Selected passage –
◇ ◇ ◇ ◇ ◇
A: On December 1, 2020, the Department of Revenue announced the following three changes aimed at providing Philadelphia businesses with additional relief during the COVID-19 pandemic:
- Amending U&O guidance to exempt the portion of restaurants and bars used for indoor dining from Use & Occupancy Tax: This initiative will exempt restaurants and bars from Use & Occupancy tax on the square footage of the business used for indoor dining (dining room space) during the period when indoor dining is prohibited. This exemption is for this most recent “Safer at Home” phase and would be effective from November 20, 2020 through January 1, 2021.
- Businesses can amend Business Income Receipts and Tax [BIRT] returns and receive a refund: Under this initiative, the Revenue Department will provide guidance and instructions to businesses that if they feel they overestimated their 2020 BIRT estimated payment, they can amend the return and provide a new, more realistic, estimated payment and have the difference refunded. It would take six to eight weeks for businesses to receive refunds.
- Extending Refuse Fee due dates: Under this measure, the full $500 refuse fee is now due by June 30, 2021. Previously, half of the annual fee was due December 31, 2020.
On December 10, we signed the restaurant eviction moratorium bill passed by Council, which prevents evictions of qualifying restaurant tenants for 180 days.
To further support the city’s small businesses and entrepreneurial community, the Department of Commerce recently launched a new resource tool that can help connect local business owners and entrepreneurs with organizations that offer guidance on starting, running, and growing a business. On the Business Resource Finder, users can search for free or low-cost services available to Philadelphia businesses, including funding opportunities, legal assistance, workshops, and more.
◇ ◇ ◇ ◇ ◇
(Dataset items)

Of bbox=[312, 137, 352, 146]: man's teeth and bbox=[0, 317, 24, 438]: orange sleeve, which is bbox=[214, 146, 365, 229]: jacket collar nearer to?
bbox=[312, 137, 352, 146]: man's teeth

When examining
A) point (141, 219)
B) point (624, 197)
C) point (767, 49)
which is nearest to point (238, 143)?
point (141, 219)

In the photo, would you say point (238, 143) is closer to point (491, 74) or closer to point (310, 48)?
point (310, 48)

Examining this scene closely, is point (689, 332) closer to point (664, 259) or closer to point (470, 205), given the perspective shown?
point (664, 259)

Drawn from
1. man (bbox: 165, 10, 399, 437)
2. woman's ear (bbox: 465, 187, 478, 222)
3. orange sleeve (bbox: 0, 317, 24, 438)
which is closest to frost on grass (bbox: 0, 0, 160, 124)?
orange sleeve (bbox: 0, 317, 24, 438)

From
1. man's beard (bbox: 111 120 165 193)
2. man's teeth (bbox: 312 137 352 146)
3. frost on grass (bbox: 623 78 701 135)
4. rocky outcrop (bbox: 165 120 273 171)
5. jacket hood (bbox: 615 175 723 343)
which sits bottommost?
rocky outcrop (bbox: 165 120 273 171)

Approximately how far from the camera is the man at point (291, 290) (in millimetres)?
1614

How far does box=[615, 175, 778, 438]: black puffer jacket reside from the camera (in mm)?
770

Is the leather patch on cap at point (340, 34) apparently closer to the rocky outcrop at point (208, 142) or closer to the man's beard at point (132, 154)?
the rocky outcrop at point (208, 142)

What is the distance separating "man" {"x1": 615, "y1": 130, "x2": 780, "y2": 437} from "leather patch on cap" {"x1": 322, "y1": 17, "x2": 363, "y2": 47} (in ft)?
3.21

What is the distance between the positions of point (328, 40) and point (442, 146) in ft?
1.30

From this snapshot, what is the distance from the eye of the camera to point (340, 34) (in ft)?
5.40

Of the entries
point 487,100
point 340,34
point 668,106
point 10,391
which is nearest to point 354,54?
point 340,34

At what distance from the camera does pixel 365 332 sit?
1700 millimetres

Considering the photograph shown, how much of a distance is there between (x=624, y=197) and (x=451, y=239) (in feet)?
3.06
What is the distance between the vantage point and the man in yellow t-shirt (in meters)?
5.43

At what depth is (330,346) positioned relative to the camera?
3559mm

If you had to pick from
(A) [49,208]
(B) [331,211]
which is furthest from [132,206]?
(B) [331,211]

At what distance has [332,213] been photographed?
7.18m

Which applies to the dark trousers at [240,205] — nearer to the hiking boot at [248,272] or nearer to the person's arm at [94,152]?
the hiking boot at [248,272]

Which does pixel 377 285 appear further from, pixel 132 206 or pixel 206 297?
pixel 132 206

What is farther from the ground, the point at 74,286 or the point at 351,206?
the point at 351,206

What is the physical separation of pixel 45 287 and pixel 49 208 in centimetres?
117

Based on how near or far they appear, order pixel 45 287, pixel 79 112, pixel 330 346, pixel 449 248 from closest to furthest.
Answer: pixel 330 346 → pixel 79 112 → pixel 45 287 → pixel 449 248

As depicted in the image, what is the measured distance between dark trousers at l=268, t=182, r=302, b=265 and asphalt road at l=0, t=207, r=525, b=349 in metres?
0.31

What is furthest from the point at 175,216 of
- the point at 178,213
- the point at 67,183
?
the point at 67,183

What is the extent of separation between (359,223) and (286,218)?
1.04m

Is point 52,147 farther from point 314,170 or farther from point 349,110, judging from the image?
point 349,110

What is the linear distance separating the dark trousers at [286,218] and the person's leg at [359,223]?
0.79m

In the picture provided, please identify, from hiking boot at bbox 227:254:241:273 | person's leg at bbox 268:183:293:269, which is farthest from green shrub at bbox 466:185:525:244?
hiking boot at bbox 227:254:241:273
◇ ◇ ◇ ◇ ◇
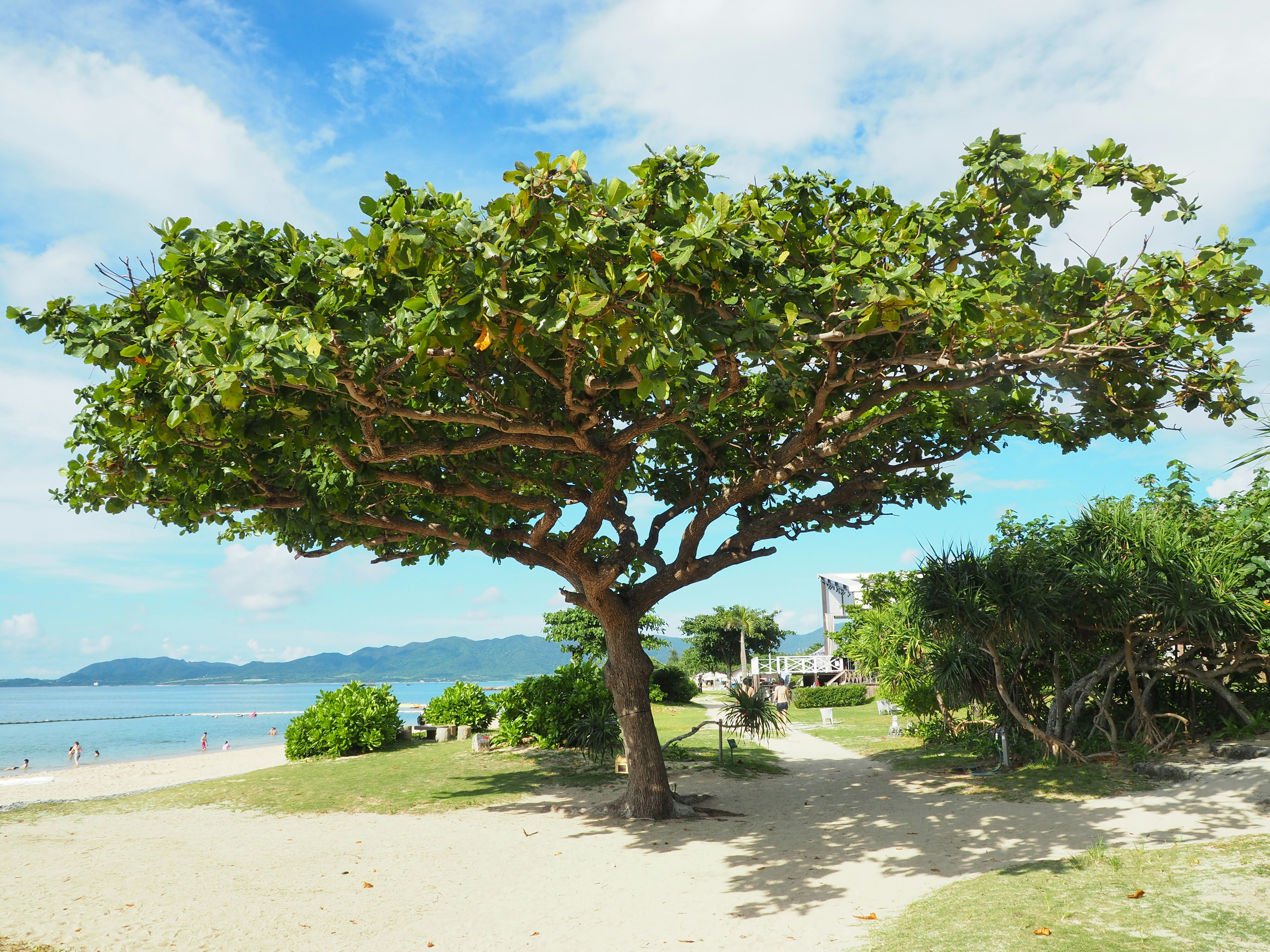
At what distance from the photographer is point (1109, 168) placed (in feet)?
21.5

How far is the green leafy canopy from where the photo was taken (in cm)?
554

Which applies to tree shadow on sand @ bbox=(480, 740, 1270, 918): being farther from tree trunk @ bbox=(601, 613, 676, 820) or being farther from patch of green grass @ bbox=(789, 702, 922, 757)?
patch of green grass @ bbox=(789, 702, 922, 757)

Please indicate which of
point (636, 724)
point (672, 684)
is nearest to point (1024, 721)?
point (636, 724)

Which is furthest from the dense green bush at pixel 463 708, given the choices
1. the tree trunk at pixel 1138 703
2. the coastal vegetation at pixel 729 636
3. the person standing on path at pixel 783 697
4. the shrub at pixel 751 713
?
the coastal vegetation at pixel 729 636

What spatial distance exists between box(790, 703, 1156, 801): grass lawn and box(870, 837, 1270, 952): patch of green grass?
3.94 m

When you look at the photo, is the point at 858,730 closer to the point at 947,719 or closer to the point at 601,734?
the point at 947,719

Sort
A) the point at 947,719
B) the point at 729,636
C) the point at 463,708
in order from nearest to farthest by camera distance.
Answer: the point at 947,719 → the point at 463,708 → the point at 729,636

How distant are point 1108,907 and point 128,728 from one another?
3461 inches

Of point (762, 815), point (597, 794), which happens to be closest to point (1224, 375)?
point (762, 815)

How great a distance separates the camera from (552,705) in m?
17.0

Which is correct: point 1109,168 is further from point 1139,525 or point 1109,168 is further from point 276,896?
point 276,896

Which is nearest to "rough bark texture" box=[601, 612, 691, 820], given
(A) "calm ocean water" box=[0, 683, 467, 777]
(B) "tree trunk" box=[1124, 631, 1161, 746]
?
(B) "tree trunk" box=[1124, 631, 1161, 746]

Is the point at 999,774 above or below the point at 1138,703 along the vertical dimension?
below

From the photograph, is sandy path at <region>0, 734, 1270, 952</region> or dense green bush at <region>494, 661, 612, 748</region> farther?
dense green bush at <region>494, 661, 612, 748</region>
◇ ◇ ◇ ◇ ◇
Questions –
1. According to the passage on Philadelphia business relief, for how long does the restaurant eviction moratorium bill prevent evictions of qualifying restaurant tenants?
2. Continue the passage on Philadelphia business relief during the COVID-19 pandemic from its final sentence.

Results for each task –
1. 180 days.

2.
And to date, the City has directed nearly $110 million in government, philanthropic, and private funding to support Philadelphia’s small businesses and nonprofit. That includes last week’s announcement of a new commitment of $7 million in Coronavirus Aid, Relief, and Economic Security (CARES) Act funding to aid Philadelphia small businesses during the COVID-19 pandemic. The $7 million has been pledged to the Commonwealth’s COVID-19 Relief Pennsylvania Statewide Small Business Assistance program. This new funding, which will be used to provide grants for some of the Philadelphia-based applicants who still remained unfunded by the Commonwealth’s program, is expected to support approximately 400 additional local businesses. The City previously dedicated $30 million in CRF funding to the Commonwealth’s business relief program.
Q: Do you foresee the restrictions, specifically with indoor dining, lasting beyond January 1st? Are you worried abut the recent lawsuit to your administration from restaurant owners about how hard they are being hit?
A: Our hospitality industry has been hit extremely hard by COVID-19 restrictions, and I remain very concerned about restaurant owners and workers. The Commonwealth has currently banned indoor dining through January 4, 2021 so we’ll be following their lead through at least that date. In the meantime we’ll be closely monitoring the case rate and other factors to determine when indoor dining and other restricted activities can resume. As has been the case during the entire pandemic, we’ll continue to balance the advice from medical experts with the need to support local businesses and help our economy recover. It’s critical that the federal government works quickly to come together and pass a substantial new relief package to support workers and businesses. The City is currently exploring ways to provide additional relief to hard hit industries, including the restaurant industry, but our own financial limitations preclude more extensive relief.